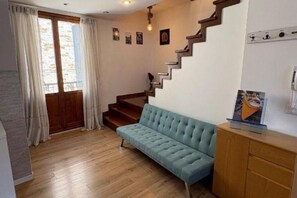 A room with a wooden staircase, a blue sofa, and a wooden cabinet. - Loggia Rialto Apartments - Ponte di Pietra (Venezia)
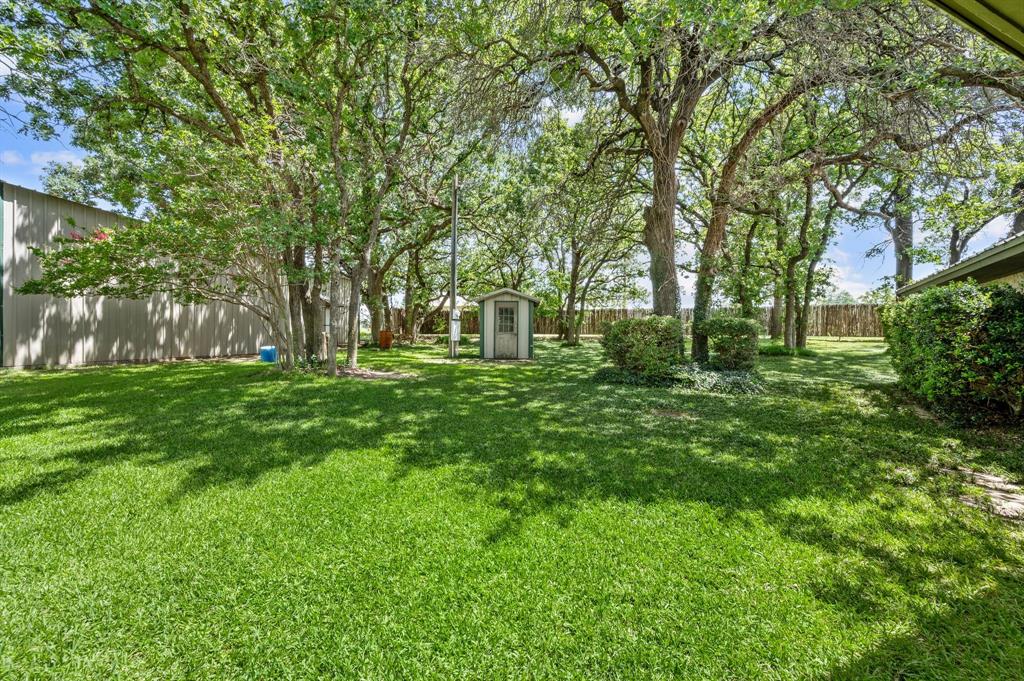 515 New Highland Road Springtown, TX 76082 - Photo 30 of 38 Expansive lawn area featuring numerous mature trees, a detached storage shed, perimeter fencing, and established shrubbery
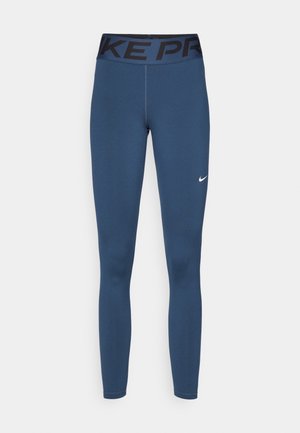 Laivastonsinisiä leggingsejä, jotka on valmistettu venyvästä kankaasta. Niissä on musta vyötärö, jossa on "NIKE PRO" -brändäys, sekä pieni valkoinen Nike-logo lahkeessa.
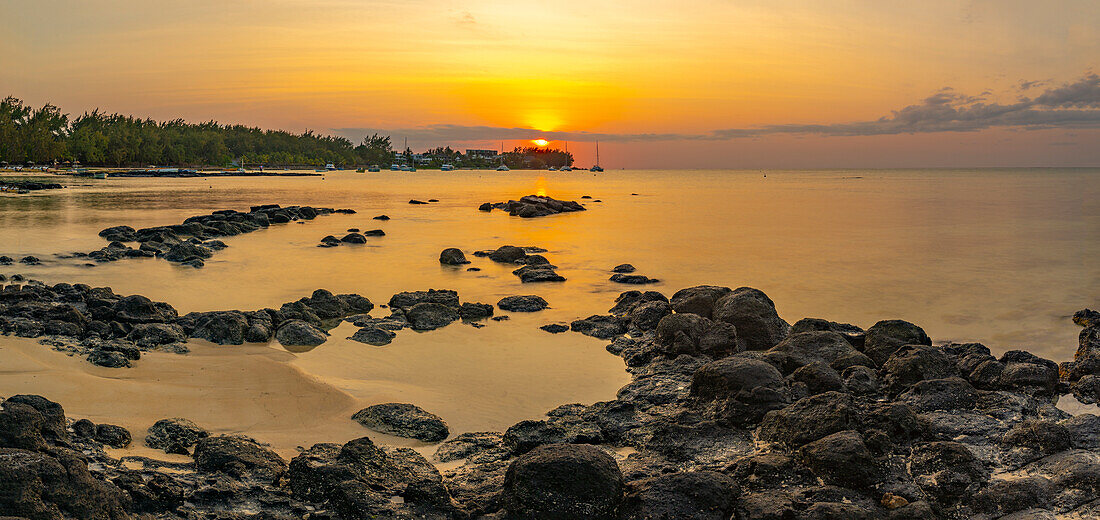 View of beach and Indian Ocean at sunset in Cap Malheureux, Mauritius, Indian Ocean, Africa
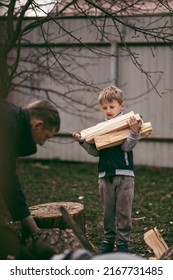 Dad Is Chopping Firewood In The Yard Of A Village House, The Boy Helps Dad Carry Firewood In The Woodpile. Dad And Son Work Together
——————————
Your objective
Copy the listing word for word, excluding its pictures.

Reply
 A room with a wooden staircase, a blue sofa, and a wooden cabinet. - Loggia Rialto Apartments - Ponte di Pietra (Venezia)
 515 New Highland Road Springtown, TX 76082 - Photo 30 of 38 Expansive lawn area featuring numerous mature trees, a detached storage shed, perimeter fencing, and established shrubbery
 Laivastonsinisiä leggingsejä, jotka on valmistettu venyvästä kankaasta. Niissä on musta vyötärö, jossa on "NIKE PRO" -brändäys, sekä pieni valkoinen Nike-logo lahkeessa.
 View of beach and Indian Ocean at sunset in Cap Malheureux, Mauritius, Indian Ocean, Africa
 Dad Is Chopping Firewood In The Yard Of A Village House, The Boy Helps Dad Carry Firewood In The Woodpile. Dad And Son Work Together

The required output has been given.